Driverless China

Analysts McKinsey have published a detailed article on the future of autonomous driving in the critical Chinese market. It identifies China as a key driver (no pun intended) of the autonomous revolution due to to a number of factors, including its vast market size and openness to new mobility models.

The McKinsey report forecasts that by 2040, autonomous vehicles could be generating market revenue of $1.1 trillion from mobility services and $0.9 trillion from vehicle sales. There are , of course, all sorts of caveats on this, but it presents a useful picture of the issues facing industry decision makers grappling with the myriad issues surrounding the future of mobility.

The report is incredibly detailed and, as you might expect, is packed with analyst-speak. However, the first few sections are well worth reading to provide a picture of why what happens in China in respect of autonomous vehicles will have a substantial impact on what happens elsewhere in the world.

Image credit: Volkswagen AG

China is the new centre of power in the automotive industry.

Herbert Diess, Volkswagen Group CEO

It comes down to economies of scale. Vehicle makers, tech companies, parts suppliers and service providers all look to China now for volume. Herbert Diess, CEO of the Volkswagen Group, said recently that China is the new centre of power in the automotive industry. It is by far the world’s largest vehicle market and is still growing, albeit not quite as quickly as before. However, Chinese cities also suffer crippling congestion and appalling air pollution – something of which the authorities are well aware. This has lead to a substantial government promotion of electric and autonomous vehicles. While electric vehicles may help address air pollution in cities, they won’t reduce congestion. The only way to keep people and goods moving is to increase vehicle occupancy, i.e. shared mobility and so-called “mobility as a service” (MaaS). While these ideas don’t necessarily preclude human drivers, factors such as operating costs make driverless models attractive.

Basically, if businesses see a market for something in China, they will go after it. And if they are doing it in China, they will seek to roll it out elsewhere in the world, too.

Daimler and Bosch premiere automated valet parking in China
Video credit: Daimler AG

There are many obstacles in the way of fully autonomous driving, i.e. where no driver is required. These include technical and legislative issues, as well as the prickly issue of consumer acceptance, although the latter is likely to be more of a problem in those markets where people have been used to driving themselves for generations. The car-based economy is a relatively recent concept in China, which makes consumer preconceptions less rigid.

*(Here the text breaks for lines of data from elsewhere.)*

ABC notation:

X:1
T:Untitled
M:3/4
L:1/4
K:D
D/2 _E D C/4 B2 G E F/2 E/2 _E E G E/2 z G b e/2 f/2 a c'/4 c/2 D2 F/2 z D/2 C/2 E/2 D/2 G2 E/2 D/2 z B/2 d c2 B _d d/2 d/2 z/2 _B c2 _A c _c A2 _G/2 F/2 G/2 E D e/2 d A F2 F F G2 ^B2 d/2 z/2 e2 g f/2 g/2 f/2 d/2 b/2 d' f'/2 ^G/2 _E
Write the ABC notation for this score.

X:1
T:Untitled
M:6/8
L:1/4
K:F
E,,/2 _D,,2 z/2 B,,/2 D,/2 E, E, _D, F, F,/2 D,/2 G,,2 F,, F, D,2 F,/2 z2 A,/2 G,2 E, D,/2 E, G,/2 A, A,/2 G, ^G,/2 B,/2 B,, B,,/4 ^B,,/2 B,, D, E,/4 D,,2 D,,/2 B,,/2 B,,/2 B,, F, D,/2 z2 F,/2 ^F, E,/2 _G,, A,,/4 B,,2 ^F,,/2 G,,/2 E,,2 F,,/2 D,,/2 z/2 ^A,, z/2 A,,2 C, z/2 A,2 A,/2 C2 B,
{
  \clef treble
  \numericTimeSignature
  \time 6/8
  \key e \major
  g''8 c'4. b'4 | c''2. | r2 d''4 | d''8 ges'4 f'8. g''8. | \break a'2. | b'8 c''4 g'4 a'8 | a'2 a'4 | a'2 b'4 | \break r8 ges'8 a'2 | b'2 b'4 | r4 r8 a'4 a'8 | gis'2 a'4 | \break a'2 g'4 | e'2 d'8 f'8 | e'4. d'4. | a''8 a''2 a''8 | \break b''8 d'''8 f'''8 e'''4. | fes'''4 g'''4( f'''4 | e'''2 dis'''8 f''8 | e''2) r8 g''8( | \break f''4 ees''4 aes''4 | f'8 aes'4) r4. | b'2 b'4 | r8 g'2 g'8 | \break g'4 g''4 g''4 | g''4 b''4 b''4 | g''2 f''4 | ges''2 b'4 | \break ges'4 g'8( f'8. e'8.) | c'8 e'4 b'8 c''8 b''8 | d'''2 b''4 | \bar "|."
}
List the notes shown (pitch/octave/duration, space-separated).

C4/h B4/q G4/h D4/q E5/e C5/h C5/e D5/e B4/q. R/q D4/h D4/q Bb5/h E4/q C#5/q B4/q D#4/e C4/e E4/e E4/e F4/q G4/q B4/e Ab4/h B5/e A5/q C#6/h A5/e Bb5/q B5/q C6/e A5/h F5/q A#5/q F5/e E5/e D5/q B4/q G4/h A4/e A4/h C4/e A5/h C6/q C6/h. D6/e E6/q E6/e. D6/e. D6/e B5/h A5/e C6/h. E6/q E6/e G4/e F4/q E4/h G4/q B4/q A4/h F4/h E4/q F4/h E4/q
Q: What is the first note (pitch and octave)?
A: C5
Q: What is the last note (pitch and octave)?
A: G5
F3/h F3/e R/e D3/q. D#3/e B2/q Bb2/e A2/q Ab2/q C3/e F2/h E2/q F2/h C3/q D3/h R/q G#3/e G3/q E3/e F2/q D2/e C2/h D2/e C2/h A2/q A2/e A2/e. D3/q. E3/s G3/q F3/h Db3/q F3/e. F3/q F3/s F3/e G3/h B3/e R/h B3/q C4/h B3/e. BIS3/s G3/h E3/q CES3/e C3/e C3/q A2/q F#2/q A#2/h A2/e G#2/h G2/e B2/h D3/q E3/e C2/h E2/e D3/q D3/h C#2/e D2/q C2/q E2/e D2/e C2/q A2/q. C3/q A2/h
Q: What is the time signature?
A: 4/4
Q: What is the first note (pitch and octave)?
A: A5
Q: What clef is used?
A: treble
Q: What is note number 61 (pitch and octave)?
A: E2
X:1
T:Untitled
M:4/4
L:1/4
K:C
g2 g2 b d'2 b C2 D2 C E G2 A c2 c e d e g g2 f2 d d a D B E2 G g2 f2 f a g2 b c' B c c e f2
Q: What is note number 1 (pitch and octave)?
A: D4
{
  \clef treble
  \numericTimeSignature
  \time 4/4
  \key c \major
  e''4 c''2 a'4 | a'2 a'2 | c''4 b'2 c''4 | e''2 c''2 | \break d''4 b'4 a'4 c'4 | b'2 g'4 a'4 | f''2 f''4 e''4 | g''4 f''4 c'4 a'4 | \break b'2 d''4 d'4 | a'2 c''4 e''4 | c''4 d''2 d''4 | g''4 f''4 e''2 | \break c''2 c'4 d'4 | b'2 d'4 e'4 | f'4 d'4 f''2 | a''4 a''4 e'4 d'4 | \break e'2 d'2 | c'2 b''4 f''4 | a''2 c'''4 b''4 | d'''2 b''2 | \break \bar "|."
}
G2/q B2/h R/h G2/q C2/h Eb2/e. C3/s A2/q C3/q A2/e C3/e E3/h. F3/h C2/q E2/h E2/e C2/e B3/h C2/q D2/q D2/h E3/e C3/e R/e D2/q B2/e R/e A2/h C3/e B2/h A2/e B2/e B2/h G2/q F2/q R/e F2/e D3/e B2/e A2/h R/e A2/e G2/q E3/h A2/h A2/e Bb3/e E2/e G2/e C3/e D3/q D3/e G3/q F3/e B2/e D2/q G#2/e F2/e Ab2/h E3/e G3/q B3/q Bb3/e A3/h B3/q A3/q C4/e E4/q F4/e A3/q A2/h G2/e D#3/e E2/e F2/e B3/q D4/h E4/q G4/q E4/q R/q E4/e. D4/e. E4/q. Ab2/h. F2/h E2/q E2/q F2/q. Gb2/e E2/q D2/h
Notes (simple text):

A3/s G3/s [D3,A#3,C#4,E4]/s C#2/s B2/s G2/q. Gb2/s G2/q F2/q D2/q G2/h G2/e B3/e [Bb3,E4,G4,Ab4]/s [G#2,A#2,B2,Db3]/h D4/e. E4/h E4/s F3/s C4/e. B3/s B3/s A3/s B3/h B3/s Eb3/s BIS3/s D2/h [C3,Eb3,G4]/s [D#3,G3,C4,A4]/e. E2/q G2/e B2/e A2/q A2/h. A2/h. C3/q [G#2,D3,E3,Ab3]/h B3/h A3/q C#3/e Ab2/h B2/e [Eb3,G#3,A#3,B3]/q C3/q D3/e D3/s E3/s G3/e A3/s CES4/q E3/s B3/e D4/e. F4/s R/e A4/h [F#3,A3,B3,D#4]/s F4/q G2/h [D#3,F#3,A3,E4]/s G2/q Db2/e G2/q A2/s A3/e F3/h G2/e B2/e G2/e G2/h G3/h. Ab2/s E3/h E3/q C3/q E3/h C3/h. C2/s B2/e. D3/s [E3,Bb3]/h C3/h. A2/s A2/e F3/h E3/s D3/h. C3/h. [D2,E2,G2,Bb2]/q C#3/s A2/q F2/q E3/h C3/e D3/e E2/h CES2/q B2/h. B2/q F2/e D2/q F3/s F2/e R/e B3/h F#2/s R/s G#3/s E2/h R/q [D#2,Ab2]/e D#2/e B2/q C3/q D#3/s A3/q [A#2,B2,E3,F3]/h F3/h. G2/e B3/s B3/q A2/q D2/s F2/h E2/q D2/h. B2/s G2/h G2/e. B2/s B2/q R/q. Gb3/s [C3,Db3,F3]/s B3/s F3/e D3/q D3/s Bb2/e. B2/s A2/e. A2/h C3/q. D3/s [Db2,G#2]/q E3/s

The technical and legislative issues are nevertheless substantial. The ideal scenario would be for all vehicles to switch to driverless overnight. That way, they could all carefully avoid one another in an elegantly choreographed technology ballet. Realistically though, autonomous vehicles will have to deal with the vagaries of human driving, cycling, walking etc. – which will be particularly problematic in China, where behaviours are famously aggressive and haphazard. The McKinsey report says that this could slow adoption.

But where there’s a will there’s a way, and tech companies, automakers and suppliers have that will and are fervently seeking a way.